A Trivial Llama 3 Jailbreak

[+] andy99|1 year ago|reply

I want to see the jailbreak make the model do something actually bad before I care. Generating a list of generic points about how to poison someone (see the article) that are basically just a wordy rephrasing of the question doesn't count. I'd like to see evidence of a real threat.

[+] Retr0id|1 year ago|reply

The mediocre poisoning instructions aren't supposed to be scary in and of themselves, it's just interesting as demonstration that a safety feature has been bypassed.

None of the "evil" use cases are particularly exciting yet for the same reasons that the non-evil use cases aren't particularly exciting yet.

[+] afh1|1 year ago|reply

Right? What actually worries me is a select group of people controlling the definition of harmful.

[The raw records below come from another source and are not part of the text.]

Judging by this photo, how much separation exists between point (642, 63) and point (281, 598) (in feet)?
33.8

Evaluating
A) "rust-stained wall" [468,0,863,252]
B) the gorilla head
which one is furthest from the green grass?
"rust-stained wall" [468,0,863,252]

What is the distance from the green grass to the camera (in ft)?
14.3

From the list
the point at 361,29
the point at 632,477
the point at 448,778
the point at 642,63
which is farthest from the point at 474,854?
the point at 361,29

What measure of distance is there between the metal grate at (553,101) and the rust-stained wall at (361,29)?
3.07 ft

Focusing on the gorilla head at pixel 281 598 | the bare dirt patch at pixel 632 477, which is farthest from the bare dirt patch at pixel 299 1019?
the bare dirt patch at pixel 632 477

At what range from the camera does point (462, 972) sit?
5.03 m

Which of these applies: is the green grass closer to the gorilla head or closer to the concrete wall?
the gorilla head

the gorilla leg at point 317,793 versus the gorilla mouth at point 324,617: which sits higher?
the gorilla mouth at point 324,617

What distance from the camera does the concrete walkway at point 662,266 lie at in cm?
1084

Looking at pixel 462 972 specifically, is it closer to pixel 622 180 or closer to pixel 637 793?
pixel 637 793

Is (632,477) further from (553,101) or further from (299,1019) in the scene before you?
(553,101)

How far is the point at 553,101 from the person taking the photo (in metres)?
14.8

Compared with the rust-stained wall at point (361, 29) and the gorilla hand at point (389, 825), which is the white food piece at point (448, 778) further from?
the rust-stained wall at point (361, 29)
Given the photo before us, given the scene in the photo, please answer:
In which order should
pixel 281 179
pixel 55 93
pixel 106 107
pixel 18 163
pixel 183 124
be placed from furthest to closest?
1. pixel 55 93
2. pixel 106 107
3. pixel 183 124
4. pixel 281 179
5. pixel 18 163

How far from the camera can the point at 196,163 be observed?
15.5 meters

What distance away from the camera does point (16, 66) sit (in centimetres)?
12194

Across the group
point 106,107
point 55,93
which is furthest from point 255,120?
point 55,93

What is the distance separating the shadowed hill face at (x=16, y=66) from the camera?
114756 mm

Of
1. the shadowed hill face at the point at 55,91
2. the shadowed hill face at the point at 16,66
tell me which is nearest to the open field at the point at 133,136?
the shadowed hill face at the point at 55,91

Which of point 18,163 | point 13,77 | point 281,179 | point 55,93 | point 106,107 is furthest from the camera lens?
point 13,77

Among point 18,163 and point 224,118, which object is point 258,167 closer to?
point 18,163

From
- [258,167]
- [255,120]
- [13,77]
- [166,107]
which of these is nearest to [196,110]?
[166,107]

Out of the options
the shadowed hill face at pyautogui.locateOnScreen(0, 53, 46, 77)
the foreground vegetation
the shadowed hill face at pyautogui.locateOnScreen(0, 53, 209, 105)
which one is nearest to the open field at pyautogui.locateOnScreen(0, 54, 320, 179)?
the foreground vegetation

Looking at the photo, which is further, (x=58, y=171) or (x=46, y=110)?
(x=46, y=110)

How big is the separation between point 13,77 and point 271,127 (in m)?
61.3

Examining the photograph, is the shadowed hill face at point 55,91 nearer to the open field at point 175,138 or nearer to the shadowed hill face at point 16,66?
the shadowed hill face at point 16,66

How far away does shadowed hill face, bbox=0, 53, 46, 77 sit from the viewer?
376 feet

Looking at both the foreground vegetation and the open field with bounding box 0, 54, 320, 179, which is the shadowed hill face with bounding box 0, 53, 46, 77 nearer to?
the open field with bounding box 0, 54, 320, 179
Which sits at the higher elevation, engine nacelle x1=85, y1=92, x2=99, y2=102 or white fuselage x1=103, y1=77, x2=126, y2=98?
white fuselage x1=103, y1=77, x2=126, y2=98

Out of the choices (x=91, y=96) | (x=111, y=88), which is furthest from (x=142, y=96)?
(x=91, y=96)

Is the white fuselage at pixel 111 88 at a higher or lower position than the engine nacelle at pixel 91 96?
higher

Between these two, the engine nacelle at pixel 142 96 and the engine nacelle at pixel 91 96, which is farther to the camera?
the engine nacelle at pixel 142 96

[+] unknown|1 year ago|reply

[deleted]

[+] akira2501|1 year ago|reply

> the model do something actually bad before I care

At what point would a simple series of sentences be "dangerously bad?" It makes it sound as if there is a song, that when sung, would end the universe.

[+] hm-nah|1 year ago|reply

A jailbreak doesn’t “make a model do something actually bad”.

A jailbreak makes it trivial to “provide a human who wishes to do bad, the info needed to be successful”.

Depending on the severity of the info and the diligence of the human, by the time you “see evidence of a real threat”, you could be enjoying a nice sip of the tainted municipal water supply.

This ain’t a joke.

[+] margorczynski|1 year ago|reply

Shouldn't these kind of guardrails be opt-in? Really tiring seeing these megacorps and VC-backed startups acting as some kinds of oracles when it comes to what is wrong and what is right.

For GPT, Claude, etc. you can kinda understand it as it is a closed up system provided as a product. But when releasing "open-source" I don't want Zuck's moral code embedded into anything.

[+] creativenolo|1 year ago|reply

When looking at the profitable use cases for the tech (from the perspective of the model providers) guardrails add value. Without the guardrails it’s hard to imagine the profitable use cases that would make it worthwhile to invest in such a feature flag.

[+] ai_what|1 year ago|reply

This has been happening since the very first models where we suffix the assistant with "Sure,.." Every few weeks someone comes out with a repo that claims this is somehow new?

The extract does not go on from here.